[FUCKING SERIES] : Small Axe : Uppercut politique et social en 5 actes

Par Fuckcinephiles
(Critique - avec spoilers - des cinq films de l'anthologie)


À une heure ou l'on pourrait presque radoter face au manque d'ambition d'une bonne flopée de cinéastes installés et adulés par leurs pairs, Steve McQueen taille dans le gras de cet avis maladroit pour démontrer que tout n'est pas forcément si lisse que cela, avec un projet tellement ambitieux que cela friserait presque avec de l'indécence : Small Axe, ou une anthologie de cinq films (et non cinq épisodes d'une mini-série, la nuance est plus qu'importante) à l'humanité rare, sondant avec authenticité les difficultés de vie et d'intégration de la communauté d’immigrés caribéens sur vingt ans - des années 60 aux années 80 - à Londres.

§ CONSIGNE:
Recopiez mot pour mot le passage de l'article sur Small Axe qui commence par « [FUCKING SERIES] : Small » et se termine par « - à Londres. ».

§ CONTENU DES DONNÉES:
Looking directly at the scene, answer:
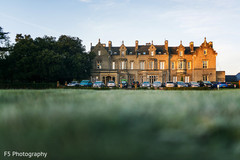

§ CORRIGÉ:
[FUCKING SERIES] : Small Axe : Uppercut politique et social en 5 actes

Par Fuckcinephiles
(Critique - avec spoilers - des cinq films de l'anthologie)


À une heure ou l'on pourrait presque radoter face au manque d'ambition d'une bonne flopée de cinéastes installés et adulés par leurs pairs, Steve McQueen taille dans le gras de cet avis maladroit pour démontrer que tout n'est pas forcément si lisse que cela, avec un projet tellement ambitieux que cela friserait presque avec de l'indécence : Small Axe, ou une anthologie de cinq films (et non cinq épisodes d'une mini-série, la nuance est plus qu'importante) à l'humanité rare, sondant avec authenticité les difficultés de vie et d'intégration de la communauté d’immigrés caribéens sur vingt ans - des années 60 aux années 80 - à Londres.